- **Record excerpts**
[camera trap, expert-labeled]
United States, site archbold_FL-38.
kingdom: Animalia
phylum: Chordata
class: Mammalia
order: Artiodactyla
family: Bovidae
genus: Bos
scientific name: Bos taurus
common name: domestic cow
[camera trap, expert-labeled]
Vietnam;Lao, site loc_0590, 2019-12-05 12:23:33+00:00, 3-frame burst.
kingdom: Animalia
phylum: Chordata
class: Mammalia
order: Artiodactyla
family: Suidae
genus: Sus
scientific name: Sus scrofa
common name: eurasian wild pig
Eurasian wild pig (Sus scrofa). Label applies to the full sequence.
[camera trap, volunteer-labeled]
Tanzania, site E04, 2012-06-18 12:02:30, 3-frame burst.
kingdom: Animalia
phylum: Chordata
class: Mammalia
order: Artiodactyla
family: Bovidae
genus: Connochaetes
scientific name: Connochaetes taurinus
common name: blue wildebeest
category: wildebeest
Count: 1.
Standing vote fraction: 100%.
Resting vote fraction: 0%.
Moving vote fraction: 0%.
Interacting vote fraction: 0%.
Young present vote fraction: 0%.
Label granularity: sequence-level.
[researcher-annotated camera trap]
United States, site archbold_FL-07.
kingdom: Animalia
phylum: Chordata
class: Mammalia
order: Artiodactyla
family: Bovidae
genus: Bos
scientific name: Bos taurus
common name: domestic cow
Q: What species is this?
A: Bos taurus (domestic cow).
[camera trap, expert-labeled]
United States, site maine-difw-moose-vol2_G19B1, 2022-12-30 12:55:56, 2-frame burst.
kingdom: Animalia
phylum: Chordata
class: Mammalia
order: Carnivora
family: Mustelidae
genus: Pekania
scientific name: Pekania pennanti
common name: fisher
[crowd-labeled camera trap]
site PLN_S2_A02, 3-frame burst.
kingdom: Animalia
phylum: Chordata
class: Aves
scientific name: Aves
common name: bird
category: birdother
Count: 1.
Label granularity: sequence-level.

- **Directions**
The whole block of entries above should be repeated exactly.

- **Your solution**
[camera trap, expert-labeled]
United States, site archbold_FL-38.
kingdom: Animalia
phylum: Chordata
class: Mammalia
order: Artiodactyla
family: Bovidae
genus: Bos
scientific name: Bos taurus
common name: domestic cow
[camera trap, expert-labeled]
Vietnam;Lao, site loc_0590, 2019-12-05 12:23:33+00:00, 3-frame burst.
kingdom: Animalia
phylum: Chordata
class: Mammalia
order: Artiodactyla
family: Suidae
genus: Sus
scientific name: Sus scrofa
common name: eurasian wild pig
Eurasian wild pig (Sus scrofa). Label applies to the full sequence.
[camera trap, volunteer-labeled]
Tanzania, site E04, 2012-06-18 12:02:30, 3-frame burst.
kingdom: Animalia
phylum: Chordata
class: Mammalia
order: Artiodactyla
family: Bovidae
genus: Connochaetes
scientific name: Connochaetes taurinus
common name: blue wildebeest
category: wildebeest
Count: 1.
Standing vote fraction: 100%.
Resting vote fraction: 0%.
Moving vote fraction: 0%.
Interacting vote fraction: 0%.
Young present vote fraction: 0%.
Label granularity: sequence-level.
[researcher-annotated camera trap]
United States, site archbold_FL-07.
kingdom: Animalia
phylum: Chordata
class: Mammalia
order: Artiodactyla
family: Bovidae
genus: Bos
scientific name: Bos taurus
common name: domestic cow
Q: What species is this?
A: Bos taurus (domestic cow).
[camera trap, expert-labeled]
United States, site maine-difw-moose-vol2_G19B1, 2022-12-30 12:55:56, 2-frame burst.
kingdom: Animalia
phylum: Chordata
class: Mammalia
order: Carnivora
family: Mustelidae
genus: Pekania
scientific name: Pekania pennanti
common name: fisher
[crowd-labeled camera trap]
site PLN_S2_A02, 3-frame burst.
kingdom: Animalia
phylum: Chordata
class: Aves
scientific name: Aves
common name: bird
category: birdother
Count: 1.
Label granularity: sequence-level.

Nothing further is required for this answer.